TEXTE FOURNI:
○ ○ ○ ○

Le bilan fiscal : l’écotaxe, mal conçue dès l’origine (un partenariat public-privé déséquilibré, voire scandaleux dans ses formes) et héritée du gouvernement Fillon, n’a pas été mise en place (et c’est tant mieux, pour de multiples raisons économiques, environnementales et sociales) malgré les énormes moyens déployés, portiques dressés et prêts à l’emploi, et la protection policière des péages électroniques destinés aux poids lourds (avant les voitures particulières ?). Elle a soulevé une partie des Bretons et donné naissance, en réaction, au mouvement des Bonnets rouges, véritable révolte antifiscale sans être, pour autant, antiécologiste (des agriculteurs bio ont participé activement à la manifestation quimpéroise de l’automne dernier contre cette écoredevance inadaptée aux particularités bretonnes). Surtout, là où le gouvernement aurait pu agir en relevant de quelques centimes au litre la fiscalité du diesel (plus polluant que l’essence et responsable de l’émission dangereuse de particules fines comme l’a rappelé l’épisode récent des pics de pollution parisiens, en mars dernier), le gouvernement a préféré… ne rien faire ! Pire : au sortir de l’été 2012, M. Moscovici a même diminué la fiscalité des carburants de 3 centimes par litre, mesure qui a duré jusqu’en janvier 2013, coûtant à l’Etat environ 400 millions d’euros de rentrées fiscales en moins… tandis que, dans le même temps, les prix des transports en commun augmentaient ! Pas très écologique tout ça, ni même logique tout court…

 

A ces bilans rapides, il faut ajouter l’indifférence du gouvernement Ayrault à la question de plus en plus pressante de l’artificialisation des terres (80.000 hectares chaque année) et de ses conséquences sur les paysages et l’écoulement des eaux, mais surtout la crispation autour du projet de construction de l’aéroport de Notre-Dame-des-Landes et la volonté affichée du premier ministre Ayrault de faire à tout prix et contre toute logique environnementale et géographique même cet aménagement aéroportuaire sur une des dernières zones humides de l’Ouest, petit joyau de biodiversité batracienne. L’échec de l’avancement de ce projet est à mettre au crédit d’une résistance paysanne et populaire locale, parfois violente mais efficace au regard du résultat, et non de la présence au gouvernement de deux ministres Verts.

○ ○ ○ ○

DONNÉES DISPONIBLES:
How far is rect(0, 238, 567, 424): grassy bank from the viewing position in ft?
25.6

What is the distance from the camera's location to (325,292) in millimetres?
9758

○ ○ ○ ○

ÉTAPES DE L'EXERCICE:
a - D'après le texte fourni, de combien M. Moscovici a-t-il réduit la fiscalité des carburants au sortir de l'été 2012 ?
b - Résumez sous forme de liste le paragraphe du texte fourni qui commence par « A ces bilans rapides », en gardant ses faits principaux.
c - Reprenez le texte fourni sur le bilan écologique du gouvernement Ayrault à la suite de sa dernière phrase.

RÉPONSES DANS L'ORDRE:
a - De 3 centimes par litre.

b -
- Le gouvernement Ayrault est indifférent à l'artificialisation des terres (80.000 hectares par an), malgré ses effets sur les paysages et l'écoulement des eaux.
- Une crispation entoure surtout le projet d'aéroport de Notre-Dame-des-Landes.
- Le premier ministre Ayrault veut construire cet aéroport à tout prix, sur une des dernières zones humides de l'Ouest, riche en batraciens.
- Si le projet n'avance pas, c'est grâce à une résistance paysanne et populaire locale, parfois violente mais efficace, et non grâce aux deux ministres Verts du gouvernement.

c -
 

Il y a aussi une remarque à faire sur le ministère de l’écologie lui-même qui, en 22 mois, a connu deux « épurations » : c’est le poste qui a été le plus frappé par le premier ministre qui en a chassé deux titulaires, Mesdames Bricq et Batho, l’une parce qu’elle s’opposait à une campagne de forage pétrolier, risquée pour la faune et la flore marines, au large de la Guyane ; l’autre parce qu’elle dénonçait, avec une certaine vigueur et non sans raison, la baisse drastique du budget de son ministère au moment même où il aurait été urgent de le soutenir… D’autres ministres placés dans d’autres ministères, beaucoup plus remuants, ont été mieux traités ! A croire que le ministère de l’écologie était « la variable d’ajustement » de M. Ayrault, sans doute énervé par l’idée même de son existence…

 

La leçon à tirer de ces 22 mois de gouvernement Ayrault, c’est que l’écologie n’est pas mieux défendue quand ceux qui s’en réclament, d’ailleurs de façon abusive, y siègent : sans doute, même, la présence de ministres Verts a-t-elle permis au gouvernement d’être moins attentif aux questions environnementales, ceux-ci étant prêts à avaler quelques (grosses) couleuvres pour garder, non leur capacité d’influence sur les thèmes environnementaux, mais bien plutôt leurs prébendes et leur siège… Il n’est pas certain que leur départ du gouvernement soit, d’ailleurs, une mauvaise nouvelle pour l’écologie : les mois prochains nous permettront d’y voir plus clair sur ce thème qui, n’en doutons pas, agitera bien des débats en France et au-delà…

 

 

 

(à suivre : Quelle politique environnementale peut-on promouvoir en France dans les années et décennies prochaines ?)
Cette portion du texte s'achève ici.